Dados do Instituto Brasileiro de Floricultura indicam que a data responde por cerca de 15% a 16% do faturamento anual do setor, que movimenta bilhões de reais no Brasil.
A expectativa do mercado para este ano aponta um crescimento entre 8% e 10% nas vendas em relação ao ano anterior, reforçando o peso da data no calendário comercial.
Esse aumento na procura impacta diretamente os preços. Levantamentos do setor mostram que, em datas comemorativas, flores de corte, como rosas e lírios, podem ter reajustes expressivos devido à combinação de demanda elevada e oferta limitada.
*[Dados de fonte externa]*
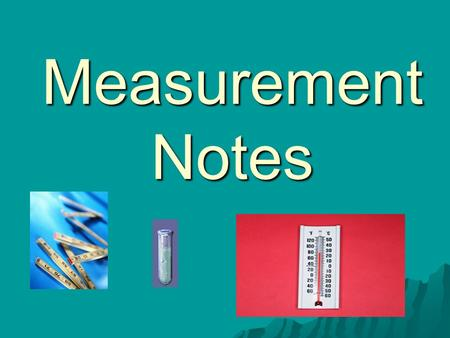 Measurement Notes Table of Contents Table of Contents Metric Linear/LengthLinear/Length U.S. Customary Linear/LengthCustomary ExplanationExplanation.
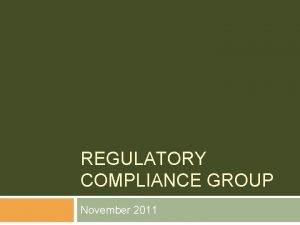 REGULATORY COMPLIANCE GROUP November 2011 Regulatory Compliance Group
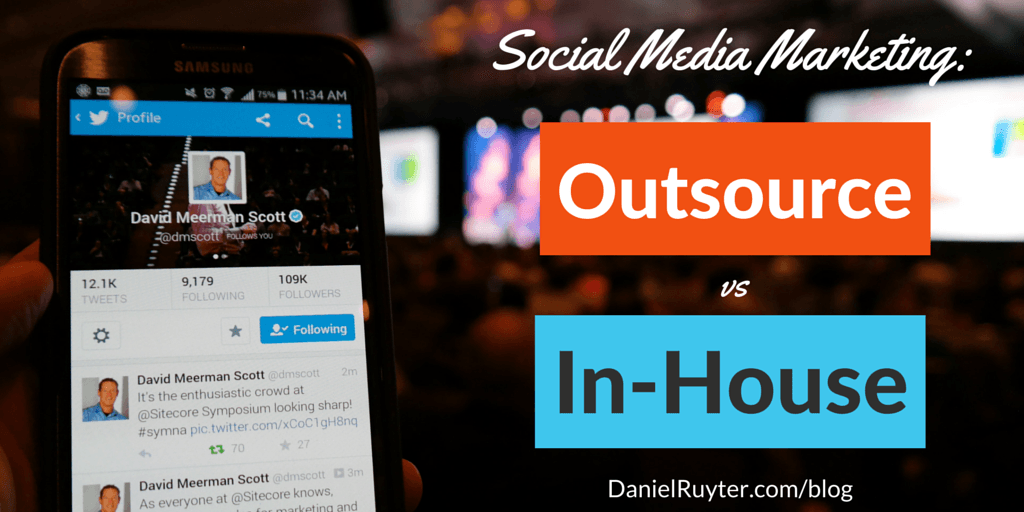 Social Media Marketing Outsource In-House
Em alguns casos, alguns tipos chegaram a registrar aumentos superiores a 30% e, em datas comemorativas, até variações muito maiores, dependendo da espécie e da região.
Para quem busca uma experiência como presente, em São Paulo, o Expresso Turístico da CPTM (Companhia Paulista de Trens Metropolitanos) surge como alternativa para quem deseja viajar de trem com a mãe por um custo reduzido.
Preços mais altos
Buquês mais tradicionais, como os de rosas, tendem a concentrar a maior valorização, enquanto arranjos elaborados também encarecem por conta do custo das flores e da montagem. Segundo o setor, o encarecimento está ligado a fatores como:
- aumento concentrado da demanda em poucos dias;
- necessidade de reposição rápida de produtos perecíveis;
- variações na produção, influenciadas por clima e logística.
Apesar disso, o crescimento do mercado segue consistente. Em 2026, o segmento de flores e plantas ornamentais mantém perspectiva de expansão anual entre 7% e 8%, impulsionado pelo consumo doméstico e pela ampliação dos canais digitais de venda.
Como economizar na compra
Algumas estratégias para reduzir o impacto dos preços mais altos:
- comprar com antecedência: evita os picos de preço da última hora;
- optar por flores da estação: costumam ser mais baratas e abundantes;
- escolher plantas em vaso: têm maior durabilidade e menor variação de preço;
- buscar alternativas em supermercados: redes costumam ter contratos fixos com fornecedores, o que reduz oscilações;
- comparar preços online: canais digitais ampliaram a concorrência e podem oferecer melhores condições.
Além do preço, o comportamento do consumidor também vem mudando. Há crescimento na procura por plantas ornamentais e arranjos duráveis, em substituição aos buquês tradicionais, especialmente entre consumidores que buscam custo-benefício e maior tempo de uso.